Öte yandan, vekil ile sözleşme yapan kişi 4721 s. Türk Medeni Kanunu'nun (TMK) 3. maddesi anlamında iyi niyetli ise yani vekilin vekalet görevini kötüye kullandığını bilmiyor veya kendisinden beklenen özeni göstermesine rağmen bilmesine olanak yoksa, vekil ile yaptığı sözleşme geçerlidir ve vekil edeni bağlar. Vekil vekalet görevini kötüye kullansa dahi bu husus vekil ile vekalet eden arasında bir iç sorun olarak kalır, vekil ile sözleşme yapan kişinin kazandığı haklara etkili olamaz.

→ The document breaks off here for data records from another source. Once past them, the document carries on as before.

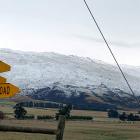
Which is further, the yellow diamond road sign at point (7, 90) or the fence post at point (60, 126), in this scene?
the fence post at point (60, 126)

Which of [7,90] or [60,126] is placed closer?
[7,90]

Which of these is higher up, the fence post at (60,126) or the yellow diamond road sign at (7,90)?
the yellow diamond road sign at (7,90)

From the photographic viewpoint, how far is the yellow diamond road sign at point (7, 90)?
1316 cm

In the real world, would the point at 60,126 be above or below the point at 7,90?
below

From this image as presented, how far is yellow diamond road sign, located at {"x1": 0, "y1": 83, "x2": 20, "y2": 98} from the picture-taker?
1316 cm

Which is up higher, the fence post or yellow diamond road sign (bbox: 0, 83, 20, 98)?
yellow diamond road sign (bbox: 0, 83, 20, 98)

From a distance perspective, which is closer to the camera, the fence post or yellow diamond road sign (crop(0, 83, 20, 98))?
yellow diamond road sign (crop(0, 83, 20, 98))

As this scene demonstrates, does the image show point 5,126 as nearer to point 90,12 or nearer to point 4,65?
point 4,65

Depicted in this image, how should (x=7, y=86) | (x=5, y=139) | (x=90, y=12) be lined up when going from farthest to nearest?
(x=5, y=139), (x=90, y=12), (x=7, y=86)

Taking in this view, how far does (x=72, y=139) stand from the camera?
72.4 metres

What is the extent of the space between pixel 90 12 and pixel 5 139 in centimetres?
4772

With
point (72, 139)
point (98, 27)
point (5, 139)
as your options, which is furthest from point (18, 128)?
point (72, 139)

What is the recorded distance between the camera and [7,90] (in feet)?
43.8

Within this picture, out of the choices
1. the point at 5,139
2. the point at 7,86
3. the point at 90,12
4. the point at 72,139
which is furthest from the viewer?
the point at 72,139
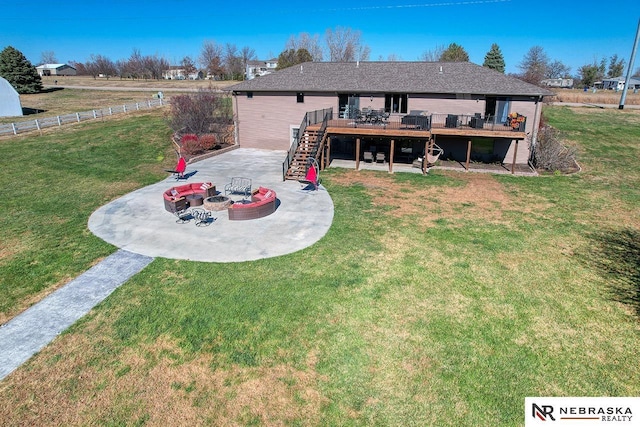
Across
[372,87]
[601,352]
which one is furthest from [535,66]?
[601,352]

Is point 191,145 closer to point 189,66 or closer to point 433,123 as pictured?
point 433,123

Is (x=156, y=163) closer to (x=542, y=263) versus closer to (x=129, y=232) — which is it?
(x=129, y=232)

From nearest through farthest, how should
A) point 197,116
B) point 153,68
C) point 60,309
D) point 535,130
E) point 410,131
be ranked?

Ne var ki, üçüncü kişi vekil ile çıkar ve işbirliği içerisinde ise veya kötü niyetli olup vekilin vekalet görevini kötüye kullandığını biliyor veya bilmesi gerekiyorsa vekil edenin sözleşme ile bağlı sayılmaması, TMK'nın 2. maddesinde yazılı dürüstlük kuralının doğal bir sonucu olarak kabul edilmelidir. Söz konusu yasa maddesi buyurucu nitelik taşıdığından hakim tarafından kendiliğinden (resen) göz önünde tutulması zorunludur. Aksine düşünce kötü niyeti teşvik etmek en azından ona göz yummak olur. Oysa bütün çağdaş hukuk sistemlerinde kötü niyet korunmamış daima mahkum edilmiştir. Nitekim uygulama ve bilimsel görüşler bu yönde gelişmiş ve kararlılık kazanmıştır.

6.3. Değerlendirme

Dosya kapsamına, toplanan delillere, hükmün dayandığı (V/6.2) no.lu paragraftaki yasal ve hukuksal nedenlere, (V/2.) no.lu paragrafta yer verilen ve hükmüne uyulan bozma kararında gösterildiği şekilde işlem yapılmış olmasına göre Bölge Adliye Mahkemesince yazılı şekilde karar verilmesinde herhangi bir isabetsizlik bulunmamaktadır.

VI. SONUÇ:

Açıklanan nedenlerle, davalılar vekilinin temyiz itirazının reddiyle usul ve kanuna uygun Bölge Adliye Mahkemesi kararının 6100 sayılı HMK'nın 370. maddesi uyarınca ONANMASINA, aşağıda yazılı 5.891,74 TL bakiye onama harcının temyiz eden davalılardan alınmasına, 21/09/2022 tarihinde kesin olmak üzere oy birliğiyle karar verildi.